▶ [REQUIREMENT] All that is asked is a faithful reproduction of the entries.

Records from a data collection
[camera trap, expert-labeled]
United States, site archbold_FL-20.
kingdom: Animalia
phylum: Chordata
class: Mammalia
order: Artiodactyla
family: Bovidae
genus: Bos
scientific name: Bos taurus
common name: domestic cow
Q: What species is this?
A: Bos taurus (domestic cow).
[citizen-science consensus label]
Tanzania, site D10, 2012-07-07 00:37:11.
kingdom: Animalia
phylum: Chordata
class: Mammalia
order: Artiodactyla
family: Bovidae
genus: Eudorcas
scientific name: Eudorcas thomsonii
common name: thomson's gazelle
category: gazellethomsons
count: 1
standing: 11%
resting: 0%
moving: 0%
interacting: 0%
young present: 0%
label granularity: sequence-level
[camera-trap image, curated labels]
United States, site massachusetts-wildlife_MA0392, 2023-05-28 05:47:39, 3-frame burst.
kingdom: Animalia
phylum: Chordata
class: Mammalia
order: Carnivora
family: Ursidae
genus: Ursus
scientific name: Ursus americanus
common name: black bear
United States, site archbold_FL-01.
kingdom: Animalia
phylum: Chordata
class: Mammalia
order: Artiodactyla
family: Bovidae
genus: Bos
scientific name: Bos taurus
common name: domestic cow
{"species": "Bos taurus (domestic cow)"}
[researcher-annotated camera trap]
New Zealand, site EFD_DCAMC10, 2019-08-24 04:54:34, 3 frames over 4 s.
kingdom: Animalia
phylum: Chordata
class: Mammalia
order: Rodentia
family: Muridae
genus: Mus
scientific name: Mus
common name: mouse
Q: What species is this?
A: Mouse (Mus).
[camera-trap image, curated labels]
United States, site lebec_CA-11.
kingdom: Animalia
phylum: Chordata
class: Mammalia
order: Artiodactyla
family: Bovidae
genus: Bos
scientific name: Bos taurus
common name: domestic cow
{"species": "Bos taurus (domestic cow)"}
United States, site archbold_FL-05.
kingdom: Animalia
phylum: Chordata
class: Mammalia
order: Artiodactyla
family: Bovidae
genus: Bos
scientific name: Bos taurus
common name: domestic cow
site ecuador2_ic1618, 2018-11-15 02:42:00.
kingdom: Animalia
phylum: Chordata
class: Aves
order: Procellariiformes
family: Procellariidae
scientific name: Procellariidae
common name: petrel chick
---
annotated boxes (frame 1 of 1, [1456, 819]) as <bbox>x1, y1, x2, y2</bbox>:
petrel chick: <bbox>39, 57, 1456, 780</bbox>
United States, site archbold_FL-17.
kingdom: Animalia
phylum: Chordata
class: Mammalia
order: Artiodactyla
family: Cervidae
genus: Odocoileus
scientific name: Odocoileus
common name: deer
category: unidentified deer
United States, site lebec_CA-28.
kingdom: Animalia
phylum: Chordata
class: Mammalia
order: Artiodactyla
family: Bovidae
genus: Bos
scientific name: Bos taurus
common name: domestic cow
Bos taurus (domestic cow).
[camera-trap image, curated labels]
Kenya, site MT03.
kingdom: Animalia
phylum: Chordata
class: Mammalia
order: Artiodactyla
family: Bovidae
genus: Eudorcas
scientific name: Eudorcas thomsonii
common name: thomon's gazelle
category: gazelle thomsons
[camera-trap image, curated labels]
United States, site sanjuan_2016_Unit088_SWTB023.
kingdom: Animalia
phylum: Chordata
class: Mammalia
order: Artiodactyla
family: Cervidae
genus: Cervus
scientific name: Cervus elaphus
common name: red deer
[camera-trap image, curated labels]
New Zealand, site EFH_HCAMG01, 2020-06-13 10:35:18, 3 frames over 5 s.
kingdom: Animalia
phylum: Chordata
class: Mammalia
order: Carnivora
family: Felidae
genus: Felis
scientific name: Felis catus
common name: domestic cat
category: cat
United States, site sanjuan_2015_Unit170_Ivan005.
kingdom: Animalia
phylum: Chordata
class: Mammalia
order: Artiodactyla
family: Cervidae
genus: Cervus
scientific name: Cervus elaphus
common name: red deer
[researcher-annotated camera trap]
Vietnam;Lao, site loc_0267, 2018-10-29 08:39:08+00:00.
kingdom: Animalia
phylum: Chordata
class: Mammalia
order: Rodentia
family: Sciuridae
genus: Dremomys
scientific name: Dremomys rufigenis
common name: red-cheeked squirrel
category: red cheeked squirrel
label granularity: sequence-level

▶ [ANSWER TO THIS TASK]
[camera trap, expert-labeled]
United States, site archbold_FL-20.
kingdom: Animalia
phylum: Chordata
class: Mammalia
order: Artiodactyla
family: Bovidae
genus: Bos
scientific name: Bos taurus
common name: domestic cow
Q: What species is this?
A: Bos taurus (domestic cow).
[citizen-science consensus label]
Tanzania, site D10, 2012-07-07 00:37:11.
kingdom: Animalia
phylum: Chordata
class: Mammalia
order: Artiodactyla
family: Bovidae
genus: Eudorcas
scientific name: Eudorcas thomsonii
common name: thomson's gazelle
category: gazellethomsons
count: 1
standing: 11%
resting: 0%
moving: 0%
interacting: 0%
young present: 0%
label granularity: sequence-level
[camera-trap image, curated labels]
United States, site massachusetts-wildlife_MA0392, 2023-05-28 05:47:39, 3-frame burst.
kingdom: Animalia
phylum: Chordata
class: Mammalia
order: Carnivora
family: Ursidae
genus: Ursus
scientific name: Ursus americanus
common name: black bear
United States, site archbold_FL-01.
kingdom: Animalia
phylum: Chordata
class: Mammalia
order: Artiodactyla
family: Bovidae
genus: Bos
scientific name: Bos taurus
common name: domestic cow
{"species": "Bos taurus (domestic cow)"}
[researcher-annotated camera trap]
New Zealand, site EFD_DCAMC10, 2019-08-24 04:54:34, 3 frames over 4 s.
kingdom: Animalia
phylum: Chordata
class: Mammalia
order: Rodentia
family: Muridae
genus: Mus
scientific name: Mus
common name: mouse
Q: What species is this?
A: Mouse (Mus).
[camera-trap image, curated labels]
United States, site lebec_CA-11.
kingdom: Animalia
phylum: Chordata
class: Mammalia
order: Artiodactyla
family: Bovidae
genus: Bos
scientific name: Bos taurus
common name: domestic cow
{"species": "Bos taurus (domestic cow)"}
United States, site archbold_FL-05.
kingdom: Animalia
phylum: Chordata
class: Mammalia
order: Artiodactyla
family: Bovidae
genus: Bos
scientific name: Bos taurus
common name: domestic cow
site ecuador2_ic1618, 2018-11-15 02:42:00.
kingdom: Animalia
phylum: Chordata
class: Aves
order: Procellariiformes
family: Procellariidae
scientific name: Procellariidae
common name: petrel chick
---
annotated boxes (frame 1 of 1, [1456, 819]) as <bbox>x1, y1, x2, y2</bbox>:
petrel chick: <bbox>39, 57, 1456, 780</bbox>
United States, site archbold_FL-17.
kingdom: Animalia
phylum: Chordata
class: Mammalia
order: Artiodactyla
family: Cervidae
genus: Odocoileus
scientific name: Odocoileus
common name: deer
category: unidentified deer
United States, site lebec_CA-28.
kingdom: Animalia
phylum: Chordata
class: Mammalia
order: Artiodactyla
family: Bovidae
genus: Bos
scientific name: Bos taurus
common name: domestic cow
Bos taurus (domestic cow).
[camera-trap image, curated labels]
Kenya, site MT03.
kingdom: Animalia
phylum: Chordata
class: Mammalia
order: Artiodactyla
family: Bovidae
genus: Eudorcas
scientific name: Eudorcas thomsonii
common name: thomon's gazelle
category: gazelle thomsons
[camera-trap image, curated labels]
United States, site sanjuan_2016_Unit088_SWTB023.
kingdom: Animalia
phylum: Chordata
class: Mammalia
order: Artiodactyla
family: Cervidae
genus: Cervus
scientific name: Cervus elaphus
common name: red deer
[camera-trap image, curated labels]
New Zealand, site EFH_HCAMG01, 2020-06-13 10:35:18, 3 frames over 5 s.
kingdom: Animalia
phylum: Chordata
class: Mammalia
order: Carnivora
family: Felidae
genus: Felis
scientific name: Felis catus
common name: domestic cat
category: cat
United States, site sanjuan_2015_Unit170_Ivan005.
kingdom: Animalia
phylum: Chordata
class: Mammalia
order: Artiodactyla
family: Cervidae
genus: Cervus
scientific name: Cervus elaphus
common name: red deer
[researcher-annotated camera trap]
Vietnam;Lao, site loc_0267, 2018-10-29 08:39:08+00:00.
kingdom: Animalia
phylum: Chordata
class: Mammalia
order: Rodentia
family: Sciuridae
genus: Dremomys
scientific name: Dremomys rufigenis
common name: red-cheeked squirrel
category: red cheeked squirrel
label granularity: sequence-level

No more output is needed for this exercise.